“En la locura de la guerra se vuelve a crucificar a Cristo”, ha dicho el Papa Francisco al comenzar este Semana Santa en la que recuperamos la “normalidad” después de dos años. Las madres, como la Virgen María, y las esposas lloran la muerte injusta de hijos y esposos. Inocentes son inmolados sin razón alguna. Cristo vuelve a ser crucificado “en los refugiados que huyen de las bombas con los niños en los brazos. Es crucificado en los ancianos que son abandonados a la muerte, en los jóvenes privados de futuro, en los soldados enviados a matar a sus hermanos”. En la locura de una guerra injustificable a la que hay que poner fin ya.
También aquí, en nuestras ciudades vuelve la Semana Santa, tras dos años de pandemia. No es una atracción turística. No son unas vacaciones, aunque muchos las disfrutemos. Es, como dice el sacerdote y periodista Antonio Pelayo, “la vivencia del hecho más trascendental y extraordinario que ha vivido la Humanidad, que Dios escogiera un día ser un niño pobre en Belén y aceptara voluntariamente su Pasión e ignominiosa Muerte para resucitarnos a todos”.

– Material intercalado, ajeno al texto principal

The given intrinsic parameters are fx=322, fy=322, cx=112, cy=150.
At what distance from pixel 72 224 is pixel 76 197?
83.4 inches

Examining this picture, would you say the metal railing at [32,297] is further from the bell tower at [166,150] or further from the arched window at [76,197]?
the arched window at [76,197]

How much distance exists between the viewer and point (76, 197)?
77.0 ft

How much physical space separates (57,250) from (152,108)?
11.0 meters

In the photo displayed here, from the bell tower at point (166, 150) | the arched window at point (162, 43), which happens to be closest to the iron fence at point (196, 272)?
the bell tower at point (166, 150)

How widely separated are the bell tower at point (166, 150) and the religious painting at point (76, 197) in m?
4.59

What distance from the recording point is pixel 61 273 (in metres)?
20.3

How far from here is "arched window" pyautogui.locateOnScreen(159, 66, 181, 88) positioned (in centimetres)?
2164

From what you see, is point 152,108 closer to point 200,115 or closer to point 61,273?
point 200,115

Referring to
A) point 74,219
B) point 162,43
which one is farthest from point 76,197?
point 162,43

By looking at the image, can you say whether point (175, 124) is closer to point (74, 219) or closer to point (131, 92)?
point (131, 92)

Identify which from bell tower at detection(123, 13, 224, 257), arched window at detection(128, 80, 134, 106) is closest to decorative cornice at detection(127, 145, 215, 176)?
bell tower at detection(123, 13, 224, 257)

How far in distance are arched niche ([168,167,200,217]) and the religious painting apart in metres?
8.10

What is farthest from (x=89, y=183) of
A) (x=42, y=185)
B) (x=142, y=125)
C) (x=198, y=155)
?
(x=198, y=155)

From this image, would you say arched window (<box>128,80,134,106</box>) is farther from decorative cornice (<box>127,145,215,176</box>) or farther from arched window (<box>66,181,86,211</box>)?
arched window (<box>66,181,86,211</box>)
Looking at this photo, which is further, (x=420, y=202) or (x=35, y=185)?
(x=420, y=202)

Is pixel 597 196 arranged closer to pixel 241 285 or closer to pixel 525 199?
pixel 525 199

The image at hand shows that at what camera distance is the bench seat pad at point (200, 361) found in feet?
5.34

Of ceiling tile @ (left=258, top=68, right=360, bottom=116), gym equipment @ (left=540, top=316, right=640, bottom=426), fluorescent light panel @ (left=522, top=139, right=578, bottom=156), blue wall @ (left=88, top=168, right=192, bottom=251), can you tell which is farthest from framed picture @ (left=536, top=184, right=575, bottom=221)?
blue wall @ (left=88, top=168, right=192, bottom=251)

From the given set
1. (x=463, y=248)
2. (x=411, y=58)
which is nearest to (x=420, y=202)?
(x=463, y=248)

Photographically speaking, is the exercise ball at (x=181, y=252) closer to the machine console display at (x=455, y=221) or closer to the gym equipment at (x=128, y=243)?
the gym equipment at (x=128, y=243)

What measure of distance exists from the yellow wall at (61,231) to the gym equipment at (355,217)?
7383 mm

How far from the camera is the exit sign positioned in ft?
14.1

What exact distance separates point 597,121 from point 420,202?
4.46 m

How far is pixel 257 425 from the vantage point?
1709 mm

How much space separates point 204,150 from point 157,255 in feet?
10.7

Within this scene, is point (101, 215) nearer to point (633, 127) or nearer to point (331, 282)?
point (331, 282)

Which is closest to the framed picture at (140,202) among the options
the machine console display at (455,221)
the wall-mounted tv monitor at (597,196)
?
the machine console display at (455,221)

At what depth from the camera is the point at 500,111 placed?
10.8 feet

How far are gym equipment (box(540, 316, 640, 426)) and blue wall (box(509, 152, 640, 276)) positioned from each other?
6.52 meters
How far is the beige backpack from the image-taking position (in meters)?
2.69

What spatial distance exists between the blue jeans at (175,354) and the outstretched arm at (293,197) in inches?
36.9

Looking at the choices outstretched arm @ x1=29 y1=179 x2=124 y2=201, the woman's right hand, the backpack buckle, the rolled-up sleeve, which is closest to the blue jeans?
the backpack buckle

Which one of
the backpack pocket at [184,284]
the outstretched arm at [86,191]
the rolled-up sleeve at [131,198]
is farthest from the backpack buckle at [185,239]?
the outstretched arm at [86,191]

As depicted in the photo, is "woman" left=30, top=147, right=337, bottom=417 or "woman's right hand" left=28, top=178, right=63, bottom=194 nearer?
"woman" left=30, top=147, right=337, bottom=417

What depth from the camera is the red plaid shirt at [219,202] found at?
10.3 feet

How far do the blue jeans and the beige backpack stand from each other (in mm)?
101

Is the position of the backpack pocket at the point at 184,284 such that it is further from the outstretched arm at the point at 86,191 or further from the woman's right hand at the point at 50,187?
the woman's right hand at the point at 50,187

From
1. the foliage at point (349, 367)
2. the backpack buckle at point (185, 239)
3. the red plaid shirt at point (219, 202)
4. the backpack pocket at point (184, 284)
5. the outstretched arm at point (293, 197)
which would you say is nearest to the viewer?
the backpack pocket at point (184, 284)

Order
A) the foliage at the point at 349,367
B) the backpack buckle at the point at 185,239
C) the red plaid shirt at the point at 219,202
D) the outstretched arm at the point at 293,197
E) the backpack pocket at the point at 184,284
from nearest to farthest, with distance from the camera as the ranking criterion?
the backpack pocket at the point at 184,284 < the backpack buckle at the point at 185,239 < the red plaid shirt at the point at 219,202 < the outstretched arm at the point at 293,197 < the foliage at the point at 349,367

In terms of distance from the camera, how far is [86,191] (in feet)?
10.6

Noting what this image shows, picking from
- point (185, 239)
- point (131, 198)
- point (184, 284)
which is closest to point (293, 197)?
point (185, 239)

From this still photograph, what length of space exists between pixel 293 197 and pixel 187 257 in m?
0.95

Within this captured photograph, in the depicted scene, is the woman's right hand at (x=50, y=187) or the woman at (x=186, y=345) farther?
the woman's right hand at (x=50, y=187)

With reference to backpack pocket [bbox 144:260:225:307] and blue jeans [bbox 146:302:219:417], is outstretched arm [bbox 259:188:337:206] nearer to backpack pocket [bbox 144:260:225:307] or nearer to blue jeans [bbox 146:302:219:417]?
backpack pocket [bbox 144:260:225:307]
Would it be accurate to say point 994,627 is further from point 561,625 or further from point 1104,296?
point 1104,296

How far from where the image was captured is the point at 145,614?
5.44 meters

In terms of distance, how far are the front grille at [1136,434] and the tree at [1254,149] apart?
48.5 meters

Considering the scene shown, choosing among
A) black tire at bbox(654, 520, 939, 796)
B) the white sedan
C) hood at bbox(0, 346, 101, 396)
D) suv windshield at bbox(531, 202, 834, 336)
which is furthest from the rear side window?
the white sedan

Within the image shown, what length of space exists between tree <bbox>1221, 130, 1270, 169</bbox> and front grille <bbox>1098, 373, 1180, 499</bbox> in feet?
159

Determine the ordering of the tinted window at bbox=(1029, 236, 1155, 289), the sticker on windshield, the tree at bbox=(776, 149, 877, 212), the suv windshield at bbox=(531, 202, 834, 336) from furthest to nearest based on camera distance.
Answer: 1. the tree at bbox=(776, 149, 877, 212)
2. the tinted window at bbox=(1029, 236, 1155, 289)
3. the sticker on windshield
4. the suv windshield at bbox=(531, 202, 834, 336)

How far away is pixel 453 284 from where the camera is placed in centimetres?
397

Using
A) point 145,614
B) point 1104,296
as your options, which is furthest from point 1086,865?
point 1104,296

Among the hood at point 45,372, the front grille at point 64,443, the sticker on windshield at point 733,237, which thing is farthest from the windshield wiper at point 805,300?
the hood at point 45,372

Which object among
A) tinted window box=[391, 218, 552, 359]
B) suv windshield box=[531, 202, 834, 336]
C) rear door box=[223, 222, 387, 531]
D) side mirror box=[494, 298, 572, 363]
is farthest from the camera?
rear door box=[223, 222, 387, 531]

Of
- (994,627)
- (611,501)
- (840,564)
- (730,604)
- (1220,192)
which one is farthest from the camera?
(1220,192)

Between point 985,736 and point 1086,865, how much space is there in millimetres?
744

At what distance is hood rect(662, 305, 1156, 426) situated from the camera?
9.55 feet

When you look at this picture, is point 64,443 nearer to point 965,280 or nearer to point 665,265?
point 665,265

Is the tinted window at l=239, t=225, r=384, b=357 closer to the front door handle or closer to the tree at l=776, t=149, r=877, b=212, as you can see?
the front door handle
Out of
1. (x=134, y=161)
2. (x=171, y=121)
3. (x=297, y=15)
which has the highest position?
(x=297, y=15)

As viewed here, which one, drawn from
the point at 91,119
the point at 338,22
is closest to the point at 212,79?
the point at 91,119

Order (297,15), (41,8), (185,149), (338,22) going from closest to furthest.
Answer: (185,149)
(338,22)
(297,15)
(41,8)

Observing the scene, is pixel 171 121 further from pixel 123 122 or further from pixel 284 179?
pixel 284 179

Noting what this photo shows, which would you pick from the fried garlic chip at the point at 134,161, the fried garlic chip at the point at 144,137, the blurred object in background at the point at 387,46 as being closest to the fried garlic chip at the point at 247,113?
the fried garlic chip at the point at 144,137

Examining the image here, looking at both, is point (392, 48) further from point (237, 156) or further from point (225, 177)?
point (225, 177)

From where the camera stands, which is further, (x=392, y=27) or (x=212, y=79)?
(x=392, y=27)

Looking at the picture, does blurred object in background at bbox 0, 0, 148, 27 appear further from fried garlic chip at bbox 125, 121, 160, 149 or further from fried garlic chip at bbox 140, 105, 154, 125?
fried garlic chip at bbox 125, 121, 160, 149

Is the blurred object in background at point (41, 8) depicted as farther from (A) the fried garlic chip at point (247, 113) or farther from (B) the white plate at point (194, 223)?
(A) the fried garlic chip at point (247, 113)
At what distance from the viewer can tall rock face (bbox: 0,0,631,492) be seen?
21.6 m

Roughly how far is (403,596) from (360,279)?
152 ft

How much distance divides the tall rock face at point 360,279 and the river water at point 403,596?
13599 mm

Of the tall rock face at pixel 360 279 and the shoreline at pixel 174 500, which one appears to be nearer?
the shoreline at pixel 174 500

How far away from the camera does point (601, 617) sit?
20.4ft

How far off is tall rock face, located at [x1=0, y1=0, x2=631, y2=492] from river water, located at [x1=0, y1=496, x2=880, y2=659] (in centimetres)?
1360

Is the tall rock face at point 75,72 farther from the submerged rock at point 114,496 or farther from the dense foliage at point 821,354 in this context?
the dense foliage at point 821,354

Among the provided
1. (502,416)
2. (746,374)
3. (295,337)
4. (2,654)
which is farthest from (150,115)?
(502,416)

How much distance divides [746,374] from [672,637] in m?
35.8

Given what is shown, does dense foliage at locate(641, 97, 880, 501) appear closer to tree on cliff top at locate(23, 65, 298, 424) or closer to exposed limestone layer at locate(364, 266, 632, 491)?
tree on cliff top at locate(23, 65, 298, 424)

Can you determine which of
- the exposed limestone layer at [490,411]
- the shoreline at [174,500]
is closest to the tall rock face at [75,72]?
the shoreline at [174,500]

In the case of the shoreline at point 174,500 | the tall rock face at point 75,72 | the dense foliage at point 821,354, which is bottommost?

Esta Semana Santa vuelven los pasos y los tronos, las imágenes que condensan lo mejor de nuestra cultura, de nuestra fe y de nuestra historia. Se escuchará la música más hermosa jamás escrita y se sentirá de nuevo la fe popular, esa que está enraizada en nuestros corazones y que ni la creciente y promovida secularización ha logrado borrar. Decenas de miles de cofrades volverán a salir a las calles y millones de ciudadanos, creyentes y no creyentes, verán desfilar las procesiones, con el silencio y la gravedad con que lo hacen en Castilla y León, o con ese fervor desbordante con que se hace en Andalucía. La fe del pueblo que cree, la fe del pueblo que siente, la fe del pueblo que mantiene viva una tradición contagiada de generación en generación. En silencio o escuchando saetas, “coplas disparadas a modo de flechazo contra el empedernido corazón de los fieles”, como escribió el padre de Antonio y Manuel Machado. Se calcula que en España hay más de un millón de personas afiliadas a las más de diez mil cofradías y hermandades presentes en pueblos y ciudades. Ese es un muro de contención, un espacio evangelizador y una señal de compromiso frente a la secularización progresiva. Que un país se eche a la calle para contemplar los cientos de procesiones que van a recorrer sus ciudades no solo significa que las raíces siguen fuertes, sino que hay una necesidad de trascendencia y de esperanza. Tal vez hoy más que nunca. Habría que hacer mucho más para que esa espiritualidad latente no salga solo en la Semana Santa sino que de fruto de compromiso y entrega todo el año. La Iglesia tiene que salir a las periferias a buscar a los que buscan el abrazo de Dios.
La Pasión de Cristo es el misterio central de la fe cristiana, pero es también el mayor mensaje de Amor enviado a la humanidad. El del Dios que se hizo hombre para dar su vida por todos los hombres. Por los hombres que dudamos. “Ser hombre, decía José Luis Martín Descalzo, es solamente/ tener unas pocas certezas, /tres o cuatro. O tal vez una sola: la de saberse amado/ Saber que aunque la muerte fuera inútil/ alguien nos amará/ alguien del cielo o de la tierra”. La certeza de que podemos refugiarnos en el Cristo del Amor y del Perdón. La certeza de que vamos a ser acogidos.